Sunday 19 January 2020

What a dope... cannabis user complains to gardai about quality of drugs

Arthur Liwembe went to the station to complain
Arthur Liwembe went to the station to complain

This is the man who took a bag of cannabis to a Dublin garda station to complain that it was "not of good quality".

Arthur Liwembe (34) went to the station of his own accord and presented the cannabis to a garda to say he was not happy with it.

The former student nurse has been spared a six-month jail stretch.

Instead, he has been ordered to carry out 200 hours of community service.

Dublin District Court was told that he has separately been given a deportation order.


Liwembe, an asylum seeker, pleaded guilty to unlawful possession of cannabis at Kilmainham Garda Station last July 10.

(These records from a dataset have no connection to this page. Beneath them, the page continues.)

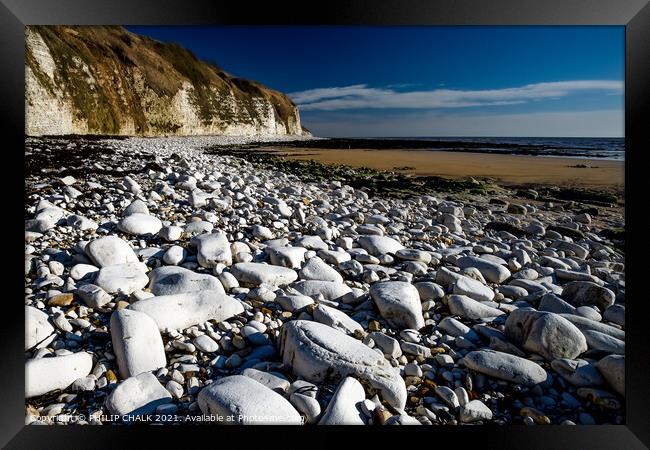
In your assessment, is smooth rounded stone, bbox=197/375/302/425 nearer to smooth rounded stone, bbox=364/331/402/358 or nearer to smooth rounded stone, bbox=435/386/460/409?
smooth rounded stone, bbox=364/331/402/358

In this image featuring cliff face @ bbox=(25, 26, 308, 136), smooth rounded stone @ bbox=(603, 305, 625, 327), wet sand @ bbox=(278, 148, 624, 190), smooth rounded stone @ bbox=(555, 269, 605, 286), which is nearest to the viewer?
smooth rounded stone @ bbox=(603, 305, 625, 327)

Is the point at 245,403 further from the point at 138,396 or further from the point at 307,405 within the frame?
the point at 138,396

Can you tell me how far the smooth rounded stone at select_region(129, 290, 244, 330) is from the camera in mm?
1844

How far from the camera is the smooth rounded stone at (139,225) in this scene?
2762 millimetres

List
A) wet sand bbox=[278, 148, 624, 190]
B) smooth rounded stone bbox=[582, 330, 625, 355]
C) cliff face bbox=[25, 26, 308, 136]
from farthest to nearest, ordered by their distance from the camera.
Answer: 1. cliff face bbox=[25, 26, 308, 136]
2. wet sand bbox=[278, 148, 624, 190]
3. smooth rounded stone bbox=[582, 330, 625, 355]

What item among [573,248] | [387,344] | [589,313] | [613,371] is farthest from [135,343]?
[573,248]

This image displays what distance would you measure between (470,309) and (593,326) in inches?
24.3

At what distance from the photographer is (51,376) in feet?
5.10

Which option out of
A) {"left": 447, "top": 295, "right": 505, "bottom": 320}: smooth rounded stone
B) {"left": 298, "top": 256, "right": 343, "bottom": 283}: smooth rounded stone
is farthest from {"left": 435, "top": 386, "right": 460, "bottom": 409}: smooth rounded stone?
{"left": 298, "top": 256, "right": 343, "bottom": 283}: smooth rounded stone

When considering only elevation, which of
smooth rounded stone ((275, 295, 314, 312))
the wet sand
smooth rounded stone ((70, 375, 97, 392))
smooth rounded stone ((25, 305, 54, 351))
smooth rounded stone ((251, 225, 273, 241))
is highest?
the wet sand

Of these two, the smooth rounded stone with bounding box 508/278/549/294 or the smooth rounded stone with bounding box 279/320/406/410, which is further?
the smooth rounded stone with bounding box 508/278/549/294

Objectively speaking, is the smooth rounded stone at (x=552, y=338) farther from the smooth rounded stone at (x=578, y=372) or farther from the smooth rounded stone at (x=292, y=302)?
the smooth rounded stone at (x=292, y=302)

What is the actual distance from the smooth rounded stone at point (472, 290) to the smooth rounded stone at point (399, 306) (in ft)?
1.19

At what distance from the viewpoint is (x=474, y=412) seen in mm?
1624
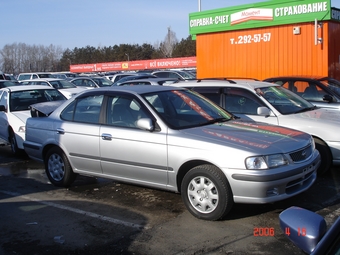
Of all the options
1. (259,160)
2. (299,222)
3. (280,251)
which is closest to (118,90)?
(259,160)

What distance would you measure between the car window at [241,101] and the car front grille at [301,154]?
227 centimetres

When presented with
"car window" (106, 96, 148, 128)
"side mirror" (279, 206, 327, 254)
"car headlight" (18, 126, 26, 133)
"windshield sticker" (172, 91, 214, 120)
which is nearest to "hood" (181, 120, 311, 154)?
"windshield sticker" (172, 91, 214, 120)

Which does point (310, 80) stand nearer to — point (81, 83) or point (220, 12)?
point (220, 12)

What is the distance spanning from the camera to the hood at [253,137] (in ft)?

He also pleaded guilty to a number of other charges.

Defence solicitor Anne Fitzgibbon told Judge John Hughes that since his last court appearance in March, Liwembe had been found suitable for community service.

The only problem, she said, was the issuing of an order to leave Ireland by June 22, or present for deportation on June 26.

She accepted this was a separate system and said Liwembe, from Malawi, might appeal that because he now wished to stay and work in Ireland.

The accused, who had had a "very difficult upbringing", was now clean of cannabis, she told the court.

Judge Hughes said he recalled the case because of "the unusual nature of going to a garda station" with cannabis.

"Looking to be arrested springs to mind," he said.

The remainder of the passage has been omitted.